When it came to honoring the life and work of comic creator Ed Siemienkowicz, his partner Vanessa Walilko recalls having no hesitation to help fulfill Ed's wish—to have his last manuscript completed. The project that was lovingly dubbed F*cking Forty was named after Ed's own description of his 40th year: the "worst year of his life."
Artist, friend, karaoke performer, Ed Siemienkowicz.
Ed Siemienkowicz was a beloved member of the comics community. Described as outgoing and passionate, Ed made many friends where ever comics, cosplay, and karaoke would take him. Ed's 40th year, 2014, however was a rough time by any measure. It was the year Ed lost his job, bounced around several failed relationships, and was diagnosed with pancreatic cancer.
Ed had already written and outlined the entirety of his 246 page script and inked the first page (seen above) in 2015.
During this difficult transitional time, Ed had the idea to create something to help others who may be going through similar hard times. The next year, during a time of remission from his cancer, Ed met the love of his life, Vanessa, and began crafting F*cking Forty. In 2015 he outlined the entire 246 page script and began inking.
Sadly, Ed's cancer returned in early 2017 and later that summer he passed away before being able to complete his book. During an intimate vigil in Darick Maasen's backyard, Ed's friends decided to honor his memory by finishing the book for him. Vanessa, Darick, and other mourners put out a call to members of the Chicago comics community for help with the project. They received an overwhelming response and soon a team of 128 illustrators were excited to be a part of Ed's book.
Project organizers Ali Cantarella (foreground), Joel Siegel (top left), Vanessa Walilko and Selena Grodek (top right), and Tim Seeley (middle right) layout the script divided into more than 100 sections and assign them to participating artists at Four Star Studios in Ravenswood, Chicago.
From the beginning, it was of the utmost importance that everyone involved would respect Ed's work. "We tried to play to artists' strengths, or give shorter assignments to artists who weren't able to commit as much time to the project because of other work. We also gave as much preference as possible to the people who knew and loved Ed", says Vanessa.
The team took the already completed script and divided it into 100 acts. Artists were then assigned to an act that matched that particular illustrator's style and tone. While the artists could illustrate their comic pages in their own techniques, the group decided that it would be best to honor Ed's vision by always drawing Ed as he drew himself.
Page 2 of F*cking Forty by Jill Thompson (Instagram: @thejillthompson)
For the cartoonists involved it was crucial for the details of Ed's life to be accurate and evident in the book.

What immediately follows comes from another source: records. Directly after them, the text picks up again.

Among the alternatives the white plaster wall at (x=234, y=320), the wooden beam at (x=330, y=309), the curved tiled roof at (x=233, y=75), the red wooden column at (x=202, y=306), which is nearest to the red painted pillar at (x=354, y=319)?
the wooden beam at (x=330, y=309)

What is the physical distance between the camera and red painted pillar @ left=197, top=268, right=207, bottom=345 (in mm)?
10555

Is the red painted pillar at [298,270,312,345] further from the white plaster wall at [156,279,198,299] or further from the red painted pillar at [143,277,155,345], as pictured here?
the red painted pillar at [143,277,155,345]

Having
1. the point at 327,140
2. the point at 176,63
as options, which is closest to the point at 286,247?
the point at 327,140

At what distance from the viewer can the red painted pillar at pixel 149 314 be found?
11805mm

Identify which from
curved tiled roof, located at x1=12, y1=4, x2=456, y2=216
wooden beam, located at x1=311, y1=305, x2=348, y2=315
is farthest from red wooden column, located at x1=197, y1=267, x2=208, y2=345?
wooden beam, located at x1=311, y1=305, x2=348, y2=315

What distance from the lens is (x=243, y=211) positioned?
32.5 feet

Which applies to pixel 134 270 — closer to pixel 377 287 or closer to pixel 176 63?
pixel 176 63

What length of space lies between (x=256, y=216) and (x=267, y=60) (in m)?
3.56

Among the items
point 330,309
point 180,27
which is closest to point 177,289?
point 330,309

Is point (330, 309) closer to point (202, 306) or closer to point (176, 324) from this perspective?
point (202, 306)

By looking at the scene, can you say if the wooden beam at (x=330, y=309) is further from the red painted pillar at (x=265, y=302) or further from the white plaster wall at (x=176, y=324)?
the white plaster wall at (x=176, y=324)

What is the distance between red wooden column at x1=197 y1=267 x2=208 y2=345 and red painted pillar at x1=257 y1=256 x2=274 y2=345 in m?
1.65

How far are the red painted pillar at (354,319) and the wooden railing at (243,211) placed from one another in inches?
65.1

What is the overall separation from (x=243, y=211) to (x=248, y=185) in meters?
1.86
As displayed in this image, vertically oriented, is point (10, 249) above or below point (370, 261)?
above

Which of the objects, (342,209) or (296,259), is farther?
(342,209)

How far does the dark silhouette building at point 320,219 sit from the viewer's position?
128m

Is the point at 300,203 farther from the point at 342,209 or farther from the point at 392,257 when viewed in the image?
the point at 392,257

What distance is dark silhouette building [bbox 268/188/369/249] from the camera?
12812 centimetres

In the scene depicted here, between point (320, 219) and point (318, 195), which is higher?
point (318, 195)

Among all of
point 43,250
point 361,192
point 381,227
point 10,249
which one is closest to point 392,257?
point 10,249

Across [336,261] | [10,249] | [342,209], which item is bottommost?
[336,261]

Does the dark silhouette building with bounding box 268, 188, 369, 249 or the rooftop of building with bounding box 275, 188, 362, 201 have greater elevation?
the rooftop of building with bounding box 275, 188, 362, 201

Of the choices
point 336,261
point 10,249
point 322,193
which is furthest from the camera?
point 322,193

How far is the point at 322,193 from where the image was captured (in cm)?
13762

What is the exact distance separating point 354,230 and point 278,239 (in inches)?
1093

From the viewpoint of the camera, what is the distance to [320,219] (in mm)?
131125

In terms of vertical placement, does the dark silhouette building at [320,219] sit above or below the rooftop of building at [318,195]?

No shortcuts were taken; contributors asked about Ed's clothing, what his favorite mug looked like, and for some scenes outside of Ed's home, artists even traveled to the areas of the city to depict the backgrounds Ed had described.
Vanessa adds that, "thankfully, the overwhelming majority of artists were conscientious at a level that I never could have anticipated. Artists have asked the most thoughtful, detail-oriented questions."
As the team of artists assembled so too did a support group for the loved ones, friends, and collaborators that Ed had forged relationships with in his life. Organizer, contributing artist, close friend to Ed's, as well as a prominent figure in the book herself, Ali Cantarella recalls how vital it was to have an open line of communication for the artists.
Page 145 of F*cking Forty by Ali Cantarella (Instagram: @cantarella.ink)
"All the support was there—Darick put together amazing internal Facebook groups where we could update, share sketches and process, and lean on one another if we hit roadblocks." The team even created buttons featuring an inspirational panel and quote from Ed as another act of solidarity. "These buttons are gifts to the artists and other supporters. They feature a frame from one of his [Ed's] cancer-related comics that really spoke to his spirit—he always had such a brave face" says Darick.
After months of hard work and planning, the F*cking Forty crew is bringing Ed's graphic novel to the public. A Kickstarter will be launching soon to help cover the costs of the project and the book's organizers will have a table and panel at this year's C2E2.
Along with telling his story, Ed's goal in writing F*cking Forty was to help connect to people going through their own difficult times. His friends, loved ones, and the comic community are making sure his goal is achieved. Vanessa plans on bringing F*cking Forty to other comic conventions. She says, "We're hoping to help broaden his reach and let other people who are going through a rough time know that they're not alone."